Price is a junior broadcasting major and contacted at [email protected]
Most of us have seen the movie “Gladiator” at some point in time, or at least we know the concept. I’ll admit; I understand the gladiators. I understand their desire to fight to protect their lives.
The audience always confuses me though. I’m absolutely confounded by the people who cheer and boo as real human lives are disappearing for sport.
I’m confused by the fact that a man’s life used to mean nothing more than the score of next week’s Vikings game.
Audiences of thousands would watch as people fought, spear and shield, hand on hand, tooth and nail, for their lives. People would cheer or jeer as their favorite man in the ring scrapped for his life.
It seems like a horror movie, or a cautionary tale, and that’s because it is. It seems like something of the past, back when we were unrefined and devolved humans. The injustice is clear, the terror is real and the inequality is self-evident.
I’m afraid, though, that human behavior doesn’t change.
At least that’s how it seemed at the most recent CNN/Tea Party Republican Debate last week.
I respect and appreciate all of the candidates; they don’t scare me.
The audience does though.
The audience spoke up often. They let out a rousing cheer for Rick Perry’s 234 executions while governor of Texas.
They essentially shouted, “Let them die” after Ron Paul was asked about a U.S. citizen who was down on his luck and couldn’t afford health insurance.
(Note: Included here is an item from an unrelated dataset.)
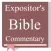 Expositor Bible Commentary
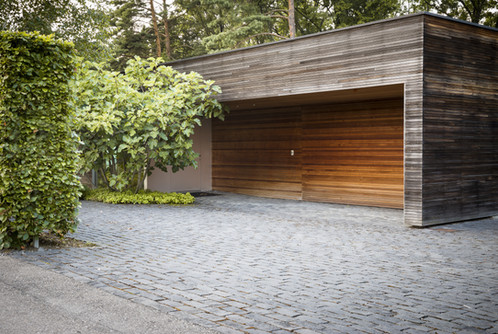 garden room office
They also booed Ron Paul for suggesting that people in the Middle East were exactly that; people who hold more complex views than simply, “I hate freedom”.
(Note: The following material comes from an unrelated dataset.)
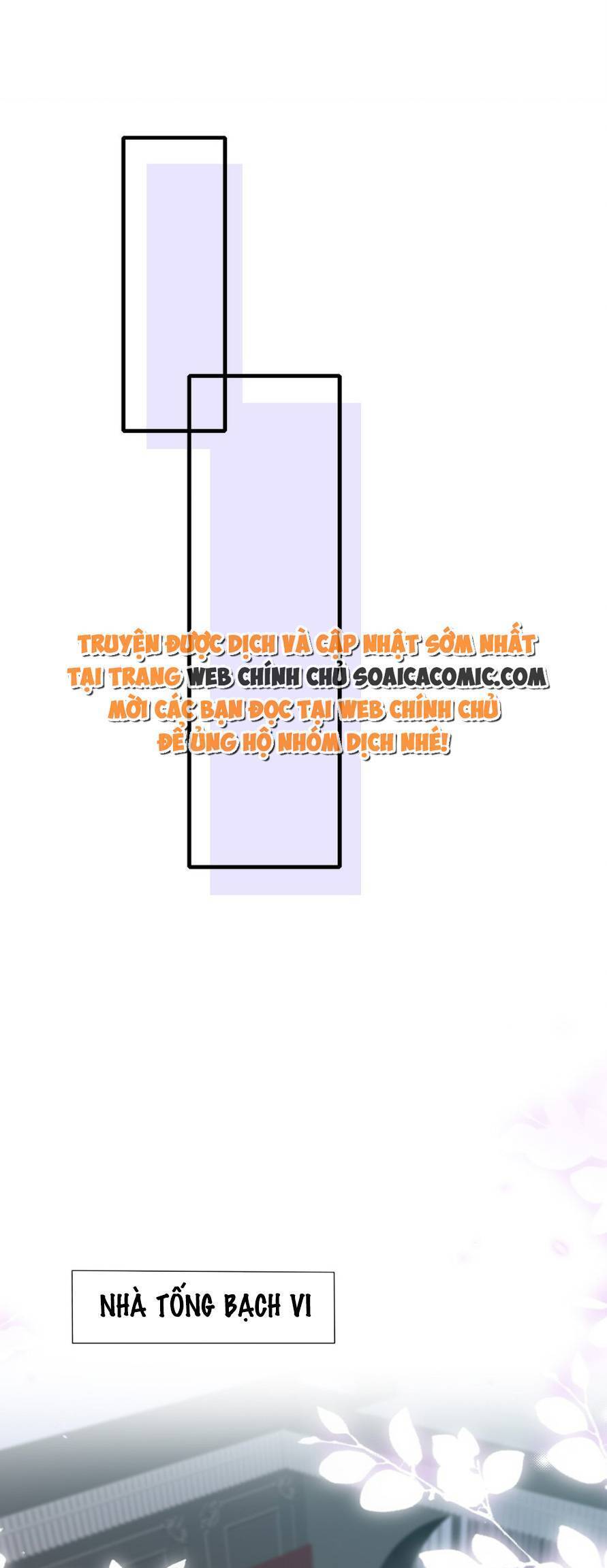 Cô Vợ Thế Thân Của Tổng Tài Chapter 14 - 1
When the audience cheered for Rick Perry’s 234 executions, it ignored the countless death row inmates who have been exonerated while awaiting execution, or, tragically, after execution. The audience completely ignored the fact that black Americans are consistently four times more likely than white Americans to receive the death penalty in identical cases. Yes, the color of your skin can multiply your likelihood of being executed by 400 percent.
When the audience booed Ron Paul for implying that people in the Middle-East ate, drank, slept and rationalized just like us, they insisted that Islam is at war with freedom.
“Let’s put the blinders on and keep running,” the audience implied.
When the audience cheered after Wolf Blitzer asked if a down-on-his-luck man should be left to die just because he doesn’t have health insurance, “pro-life” became “too bad”. They supported the beginning of life but not the quality of life.
All of this in our land that promises equality.
No, the candidates don’t scare me; the audience does. I suspect this audience would scare the founders of our country as well. That’s why we have things like the electoral college, life-appointed court justices and a representative democracy; to check the passions of the people.
It’s to make sure we don’t become a society of dogfighters, executing frivolously, cheering for the man in the ring to kill the other man. It’s to make sure we have intelligent, rational people in office who understand that people in other places in the world are indeed people as well.
I’m a firm believer that we must all pull ourselves up by our bootstraps, but I also know that some of my friends’ and neighbors’ bootstraps are thicker, tauter and tougher to pull up than my own. I don’t believe they should die simply because of the boots they were given.
I believe gladiators should stay in the past, even though the audience hasn’t seemed to change.